◆ **課題の指示**: 骨髄ドナーへの奨励金を扱った文章から、「骨髄ドナーには報奨金と言う制度の広がりが問いかける問題」で始まり「励金を交付する事業を始める。」で終わる部分を、一字一句変えずに書き写しなさい。

◆ **提示文章**:
++++
« 避けられたかどうか微妙な事故 | トップページ | 高齢者地方移住と受け入れ自治体の損得 »

2016年1月 7日 (木)

骨髄ドナーには報奨金と言う制度の広がりが問いかける問題

先日こんな記事が出ていたのを御覧になったでしょうか。

骨髄ドナーに奨励金、1日2万円…東京・豊島(2015年12月29日読売新聞)

 白血病などの患者に骨髄を提供する「ドナー」を増やそうと、東京都豊島区は来年1月から、移植手術をしたドナーに1日2万円の奨励金を交付する事業を始める。

 23区では初という。

 都赤十字血液センターによると、今年7月時点でドナーの登録者は区内に1126人。登録者数は近年減少しており、加齢や健康上の理由による登録取り消しも増えている。移植手術で3~6日入院が必要で仕事を休まなければならないなどの負担もあることから、がん対策推進条例を制定している区が支援に乗り出すことにした。
++++
◆ **提示データ**:
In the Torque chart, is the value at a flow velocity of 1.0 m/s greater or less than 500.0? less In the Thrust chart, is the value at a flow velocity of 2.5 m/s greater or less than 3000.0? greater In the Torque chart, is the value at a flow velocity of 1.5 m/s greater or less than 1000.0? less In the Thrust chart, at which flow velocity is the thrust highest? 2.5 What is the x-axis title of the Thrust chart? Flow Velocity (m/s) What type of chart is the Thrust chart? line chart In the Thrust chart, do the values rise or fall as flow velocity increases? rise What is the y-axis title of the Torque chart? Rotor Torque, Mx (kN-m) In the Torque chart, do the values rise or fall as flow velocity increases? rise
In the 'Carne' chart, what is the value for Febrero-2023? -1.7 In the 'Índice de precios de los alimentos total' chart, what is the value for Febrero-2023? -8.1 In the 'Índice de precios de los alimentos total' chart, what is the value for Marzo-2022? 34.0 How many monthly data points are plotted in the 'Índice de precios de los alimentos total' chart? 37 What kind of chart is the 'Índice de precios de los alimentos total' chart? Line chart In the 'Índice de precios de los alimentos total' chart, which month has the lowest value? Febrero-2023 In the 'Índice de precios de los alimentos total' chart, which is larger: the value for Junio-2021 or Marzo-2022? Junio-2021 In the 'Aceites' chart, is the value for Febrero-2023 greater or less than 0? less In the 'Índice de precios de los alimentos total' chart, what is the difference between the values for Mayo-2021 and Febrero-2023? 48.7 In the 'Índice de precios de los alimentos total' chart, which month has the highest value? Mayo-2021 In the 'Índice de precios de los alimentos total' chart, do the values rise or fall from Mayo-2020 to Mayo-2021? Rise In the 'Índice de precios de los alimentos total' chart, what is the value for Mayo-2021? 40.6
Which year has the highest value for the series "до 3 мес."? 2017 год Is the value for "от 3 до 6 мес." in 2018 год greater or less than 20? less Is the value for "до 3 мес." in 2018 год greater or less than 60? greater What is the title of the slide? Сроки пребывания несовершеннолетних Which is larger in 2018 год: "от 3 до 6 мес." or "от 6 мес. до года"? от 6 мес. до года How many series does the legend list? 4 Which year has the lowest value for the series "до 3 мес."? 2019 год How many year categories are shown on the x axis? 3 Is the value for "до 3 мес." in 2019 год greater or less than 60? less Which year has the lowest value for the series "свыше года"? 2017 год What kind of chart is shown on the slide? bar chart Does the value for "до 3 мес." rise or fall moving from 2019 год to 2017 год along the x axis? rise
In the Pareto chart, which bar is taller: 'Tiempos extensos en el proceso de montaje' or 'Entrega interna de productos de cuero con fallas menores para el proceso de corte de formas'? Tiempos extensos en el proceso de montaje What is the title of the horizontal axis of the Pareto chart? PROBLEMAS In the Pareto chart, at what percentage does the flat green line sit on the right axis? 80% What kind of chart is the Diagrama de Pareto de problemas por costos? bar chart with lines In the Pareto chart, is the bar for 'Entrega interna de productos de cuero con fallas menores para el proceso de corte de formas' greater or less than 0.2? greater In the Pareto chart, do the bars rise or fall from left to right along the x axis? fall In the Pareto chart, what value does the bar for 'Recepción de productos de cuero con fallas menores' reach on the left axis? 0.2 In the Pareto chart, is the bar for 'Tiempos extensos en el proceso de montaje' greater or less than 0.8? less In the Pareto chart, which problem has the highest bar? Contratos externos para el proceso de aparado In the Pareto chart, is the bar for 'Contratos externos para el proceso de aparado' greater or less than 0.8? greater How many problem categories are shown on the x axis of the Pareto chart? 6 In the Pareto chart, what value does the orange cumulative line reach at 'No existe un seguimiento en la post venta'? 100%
++++
◆ **解答**:
骨髄ドナーには報奨金と言う制度の広がりが問いかける問題

先日こんな記事が出ていたのを御覧になったでしょうか。

骨髄ドナーに奨励金、1日2万円…東京・豊島(2015年12月29日読売新聞)

 白血病などの患者に骨髄を提供する「ドナー」を増やそうと、東京都豊島区は来年1月から、移植手術をしたドナーに1日2万円の奨励金を交付する事業を始める。